Having narrowly survived such an ordeal and possessing such rich affection for humanity, what might have motivated Saint-Exupery to go to Spain in 1936, where the brutal ideological bloodbath was a preview stage for the Great War to come? Was he like Voltaire’s Candide, an individual fatally curious, but operating with a different incentive in mind: rather than hypothesizing that this may be the best of all possible worlds, was Saint-Exupery curious to know what abstract political idea should be worth one’s life?

After all was any fascist, monarchist, anarchist, communist more right than another? Saint-Exupery is not above politics— he is wise to know it affects all areas of men’s lives— he just argues that the willingness to kill and be killed for a belief system betrays a fundamental, yet invisible rule of man: “All beliefs are demonstrably true. All men are demonstrably in the right. Anything can be demonstrated by logic… To agree to discuss them is tantamount to despairing of the salvation of mankind— whereas everywhere about us men manifest identical yearnings.
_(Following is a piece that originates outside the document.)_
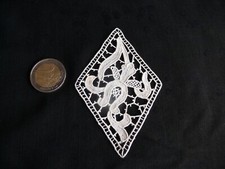 Incrustation ancienne au point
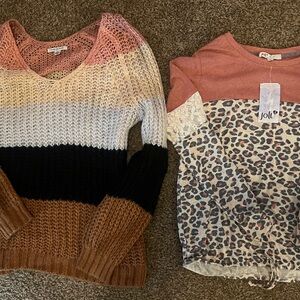 American Eagle Outfitters mauve black cream Brown & jolt cheetah lace large tops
What all of us want is to be set free.”

Though a pioneer in aviation, interestingly Saint-Exupery disdained many of the emerging rubrics of modern life: bureaucracy, ideology, and most especially, industrialization. What he seemed to loathe in all of these was depersonalization, the reduction of man into a machine processed to dig minerals from the earth, file paperwork, or charge enemy trenches. In doing so it was quickly or slowly making null and void a human being.
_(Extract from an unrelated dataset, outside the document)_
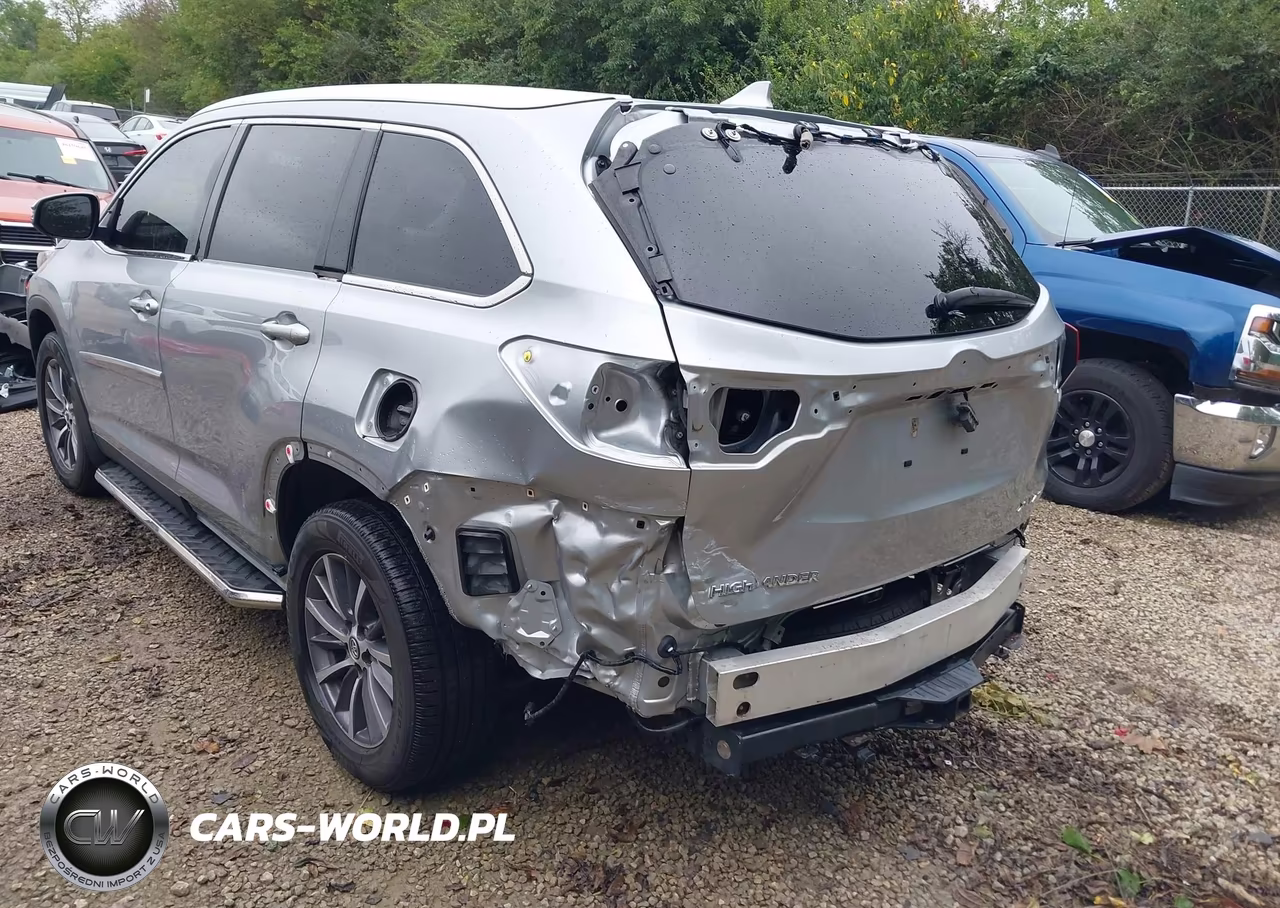 2019 Toyota Highlander Xle VIN:5TDJZRFH0KS563383 - 18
Later, back in France, Saint-Exupery is restless on an overnight train and wanders to the lower class compartments where Polish migrant workers are sardine-canned into tight compartments, exhausted and beaten-down. He takes a seat across a young couple as extinguished as any of them and concludes:

“The problem does not reside in this poverty, in this filth, in this ugliness. But this same man and this same woman met one day. This man must have smiled at this woman. He may, after his work was done, have brought her flowers. Timid and awkward, perhaps he trembled lest she disdain him. And this woman, out of natural coquetry, this woman sure of her charms, perhaps took pleasure in teasing him. And this man, this man who is now no more than a machine for swinging a pick or a sledge-hammer, must have felt in his heart a delicious anguish. The mystery is that they should become these lumps of clay. Into what terrible mould were they forced? What was it that marked them like this as if they had been put through a monstrous stamping machine? A deer, a gazelle, any animal grown old preserves its grace. What is it that corrupts this wonderful clay of which man is kneaded?”
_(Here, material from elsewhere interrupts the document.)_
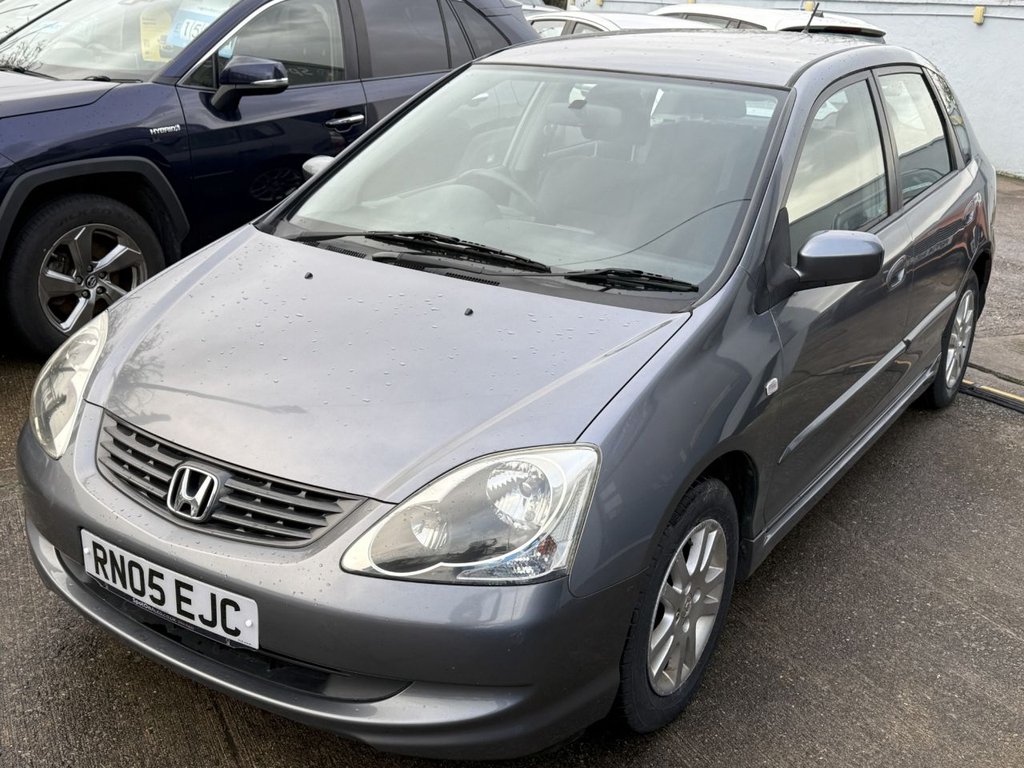 Used Honda Civic 2005 for sale - 77621605: Photo 3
It is the forces of tragedy at work that death often robs those most vivacious among us. In 1944, flying for the French Free Forces, Saint-Exupery was shot down after taking off from Corsica. He was just forty-four years old. What he would have had to say about Auschwitz, Hiroshima, Cold War terror, the end of colonialism, and Civil Rights movements we shall never know.

In his brief life, Saint-Exupery had many heartbreaking experiences but when he witnessed death, he did not see it as a moment of great pain or abasement, but a man's spirit being stolen from the world:

“I thought of the white sanatorium where the light of a man’s life goes quietly out in the presence of those who love him and who garner as if it were an inestimable treasure his last words, his ultimate smile. How right hey are! Seeing that this same whole is never again to take shape in the world. Never again will be heard exactly that note of laughter, that intonation of voice, that quality of repartee. Each individual is a miracle. No wonder we go on speaking of the dead for twenty years.”

Or in the cases of some truly loving, charismatic men, go on cherishing for all eternity.

1 comment:

  1. his philosophy is compelling and straightforward... serene and yet somehow practical.

    glad you enjoyed it. get hold of a copy of Calvino's Invisible Cities when you can.